Tudo começou quando o líder parlamentar do PSD, Fernando Negrão, quis lembrar a António Costa que a “fuga” de portugueses para o estrangeiro não acabou com a chegada do PS ao Governo. E que, em 2016, primeiro ano completo do Governo de António Costa, ainda saíram 100 mil pessoas. Anda perto dos factos: segundo o INE foram 97 151 os portugueses a ir viver para o estrangeiro.
Costa não negou esse número, mas justificou que 2016 foi “o ano em que pela primeira vez diminuiu o número de saídas em vários anos”. E até apontou qual foi essa redução entre 2015 (último ano do Governo de Passos Coelho) e 2016 (primeiro ano completo do Governo de António Costa): menos 10 mil pessoas terão saído do país.
O que está em causa?
A discussão em torno da saída de emigrantes do país para viverem no estrangeiro está carregada de simbolismo político. O PS e os seus parceiros de esquerda atacam várias vezes a oposição por, durante o Governo PSD/CDS milhares de portugueses terem abandonado o país à procura de melhores condições no estrangeiro. Mais: as palavras de Passos Coelho de incentivo à emigração dos jovens são também utilizadas como arremesso político. De tal forma que Costa até quer, no Orçamento para 2019, criar incentivos para que estes emigrantes regressem.
Apesar de ser consensual que atualmente saem menos jovens (isso tanto PSD como Governo reconhecem), o que é preciso verificar é se, de facto, como disse o primeiro-ministro essa queda só começou em 2016, o primeiro ano do seu Governo. E, num segundo momento, se essa quebra foi de menos 10 mil pessoas de 2015 para 2016.
Quais são os factos?
Os números mostram que António Costa errou em praticamente tudo o que disse.
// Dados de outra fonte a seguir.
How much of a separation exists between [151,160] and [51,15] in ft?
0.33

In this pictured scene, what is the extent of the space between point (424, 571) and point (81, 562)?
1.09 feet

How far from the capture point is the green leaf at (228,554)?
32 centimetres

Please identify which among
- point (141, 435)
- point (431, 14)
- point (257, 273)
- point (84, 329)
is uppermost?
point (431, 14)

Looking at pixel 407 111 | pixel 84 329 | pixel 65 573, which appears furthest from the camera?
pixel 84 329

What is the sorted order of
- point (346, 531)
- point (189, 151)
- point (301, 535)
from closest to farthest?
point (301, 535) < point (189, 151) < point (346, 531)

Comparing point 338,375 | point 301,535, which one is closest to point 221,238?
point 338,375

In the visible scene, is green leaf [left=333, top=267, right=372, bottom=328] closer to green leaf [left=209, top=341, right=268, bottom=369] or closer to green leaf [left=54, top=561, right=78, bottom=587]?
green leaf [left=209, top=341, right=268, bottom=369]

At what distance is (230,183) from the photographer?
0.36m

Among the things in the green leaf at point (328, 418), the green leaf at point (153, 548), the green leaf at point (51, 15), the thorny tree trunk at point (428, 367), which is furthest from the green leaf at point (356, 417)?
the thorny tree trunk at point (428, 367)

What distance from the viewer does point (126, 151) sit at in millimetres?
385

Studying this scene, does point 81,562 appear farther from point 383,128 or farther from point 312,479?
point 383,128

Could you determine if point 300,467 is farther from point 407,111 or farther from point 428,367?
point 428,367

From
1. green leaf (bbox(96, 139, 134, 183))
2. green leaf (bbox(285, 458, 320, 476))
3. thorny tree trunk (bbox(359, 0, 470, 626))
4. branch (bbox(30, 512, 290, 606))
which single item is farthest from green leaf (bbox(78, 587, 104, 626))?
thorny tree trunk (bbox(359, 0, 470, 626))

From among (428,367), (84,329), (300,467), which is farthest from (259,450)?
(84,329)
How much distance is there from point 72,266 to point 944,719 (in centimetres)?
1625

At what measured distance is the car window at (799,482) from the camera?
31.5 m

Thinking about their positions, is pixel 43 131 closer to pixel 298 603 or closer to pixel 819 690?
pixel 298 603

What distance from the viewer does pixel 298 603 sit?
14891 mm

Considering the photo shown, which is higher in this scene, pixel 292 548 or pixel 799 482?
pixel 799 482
Fernando Negrão arredondou quando disse que saíram 100 mil portugueses em 2016. Foram 91.751, podendo considerar-se a premissa desta discussão correta.
Já António Costa começa por dizer que 2016 foi “o ano em que pela primeira vez diminuiu o número de saídas em vários anos”. De acordo com dados do Instituto Nacional de Estatística e da PORDATA, o ano em que cai pela primeira vez, e de forma mais significativa, o número de portugueses que emigraram foi em 2015, último ano do Governo de Passos Coelho. Em 2014, último ano do programa de ajustamento, saíram do país 134.624 portugueses, mas em 2015 saíram menos 33.421 pessoas do país. Ou seja o ano em que pela primeira vez diminui não foi 2016, foi 2015. A queda registada no último ano de governo PSD/CDS é, aliás, em termos absolutos e em percentagem (perto dos 25%) superior a qualquer redução conseguida durante o Governo de Costa.
Olhando para os números, Costa volta a errar quando diz que em 2016 houve menos 10 mil portugueses a emigrar do que em 2015. Na verdade, olhando aos números a redução foi menos de metade disso: foram “apenas” menos 4.052 portugueses que emigraram em 2016 face a 2015.
Costa podia estar a referir-se, por exemplo, apenas ao emigrante permanente (que permanece por um ou mais anos no país estrangeiro), mas por esse critérios os números ainda estariam mais errados, como se pode verificar pelos dados do INE numa tabela (ver abaixo) da Pordata.
Só mesmo no fim da declaração sobre a saída de emigrantes é que António Costa disse algo que os factos comprovam. O primeiro-ministro disse que “em 2017, foi mesmo o primeiro ano desde o início da crise em que tivemos um saldo migratório positivo”. É verdade. O saldo migratório em 2017 (4,9) foi o primeiro positivo desde 2011, ano do início do resgate da troika. Segundo dados do INE, o saldo migratório foi sempre negativo desde então e até 2017: em 2011 foi de -24,3%, em 2012 de -37, 3%, em 2013 foi de 36,2%, em 2014 foi de -30%, em 2015 foi de -10,5%, em 2016 foi de -8,3%. No entanto, se for considerado que o início da crise foi em 2008/2009, é preciso referir que o saldo migratório foi positivo quer em 2008 (9,4%), quer em 2009 (15,4%), quer em 2010 (3,8%). Dessa forma, até nesta declaração Costa está errado.
Conclusão
Costa quis defender-se com números, dizendo que a saída de portugueses do país começou a cair no seu primeiro ano de Governo. Mas os factos dizem o contrário: a maior queda foi em 2015, último ano de Passos Coelho e o primeiro completo sem programa de ajustamento. Costa chega ao Governo nesse ano, mas só no final de novembro, não tendo as políticas do executivo socialista impacto nessa redução. É certo que o PS conseguiu que o número fosse descendo todos os anos e que até promete políticas para que os emigrantes regressem, mas não foi isso que Costa utilizou como argumento. Recorreu a números que estão errados.